Recipe inspired by Mark Bittman’s Crunchy Curried Fish
- 2 pounds skinless fish fillets (cod, mahi mahi, halibut, catfish or trout)
- 1 Tbsp. apple cider vinegar
- 1/2 tsp. fine sea salt
- 1/2 tsp. freshly ground black pepper
- 1 tsp. ground turmeric
- 2 tsp. curry powder
- 1/4 cayenne pepper
- peanut or vegetable oil
- 1 egg
- 2 cups unbleached all purpose flour
- 1/2 cup fresh cilantro, chopped
- 1 lime, quartered
- Heat oven to 200 F. Place an oven-proof platter or baking dish inside.
- Toss fish with vinegar. Combine seasonings in a small bowl. Rub mixture onto both sides of fish. Set aside.
- Pour at least 1/8 inch oil into large cast iron skillet. Turn heat to medium-high.
- Crack open and beat egg into small, shallow dish. Pour flour into a second shallow dish. Dredge fish first in egg, then flour, shaking off excess flour.

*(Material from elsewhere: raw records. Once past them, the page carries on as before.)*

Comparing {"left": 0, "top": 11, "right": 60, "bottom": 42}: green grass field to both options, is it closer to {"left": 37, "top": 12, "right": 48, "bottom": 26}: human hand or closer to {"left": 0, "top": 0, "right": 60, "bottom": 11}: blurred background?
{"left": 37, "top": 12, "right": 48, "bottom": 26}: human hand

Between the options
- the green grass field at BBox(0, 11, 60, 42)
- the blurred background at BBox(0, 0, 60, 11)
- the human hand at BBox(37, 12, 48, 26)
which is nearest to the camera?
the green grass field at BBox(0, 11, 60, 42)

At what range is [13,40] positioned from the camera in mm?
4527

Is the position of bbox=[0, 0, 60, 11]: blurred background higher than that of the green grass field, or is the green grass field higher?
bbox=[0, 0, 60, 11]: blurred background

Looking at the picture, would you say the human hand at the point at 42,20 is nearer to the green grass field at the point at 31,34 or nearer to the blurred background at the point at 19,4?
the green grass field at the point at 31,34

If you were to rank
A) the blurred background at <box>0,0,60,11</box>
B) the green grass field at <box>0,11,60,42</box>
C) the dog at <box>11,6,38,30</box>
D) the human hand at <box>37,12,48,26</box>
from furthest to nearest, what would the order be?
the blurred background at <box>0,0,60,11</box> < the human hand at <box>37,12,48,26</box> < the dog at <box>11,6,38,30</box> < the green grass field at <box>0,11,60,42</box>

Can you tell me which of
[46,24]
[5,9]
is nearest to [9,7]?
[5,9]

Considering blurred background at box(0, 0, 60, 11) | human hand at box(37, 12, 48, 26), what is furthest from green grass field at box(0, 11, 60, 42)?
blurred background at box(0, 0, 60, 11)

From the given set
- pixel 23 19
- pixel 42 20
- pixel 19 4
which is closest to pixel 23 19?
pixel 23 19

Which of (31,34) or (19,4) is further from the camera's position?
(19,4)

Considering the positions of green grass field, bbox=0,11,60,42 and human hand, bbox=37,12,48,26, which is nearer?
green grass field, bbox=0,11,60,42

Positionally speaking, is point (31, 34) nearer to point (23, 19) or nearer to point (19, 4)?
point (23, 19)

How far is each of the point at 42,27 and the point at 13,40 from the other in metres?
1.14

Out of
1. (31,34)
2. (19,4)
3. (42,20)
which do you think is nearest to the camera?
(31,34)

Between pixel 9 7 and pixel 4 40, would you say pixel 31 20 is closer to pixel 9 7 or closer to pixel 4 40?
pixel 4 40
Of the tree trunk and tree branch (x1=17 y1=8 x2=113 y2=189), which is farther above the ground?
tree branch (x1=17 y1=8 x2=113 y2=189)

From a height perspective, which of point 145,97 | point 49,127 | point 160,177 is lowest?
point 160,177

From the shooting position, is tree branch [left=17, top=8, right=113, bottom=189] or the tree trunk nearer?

- Test oil to see if it’s hot enough. (A water droplet should sizzle in it.) Turn heat to high.
- Fry fish, turning as needed, until it is nicely browned on all sides. This should take about 5 to 8 minutes. Keep warm on platter in oven.
- Serve fish with garnish of cilantro and squirt of lime juice.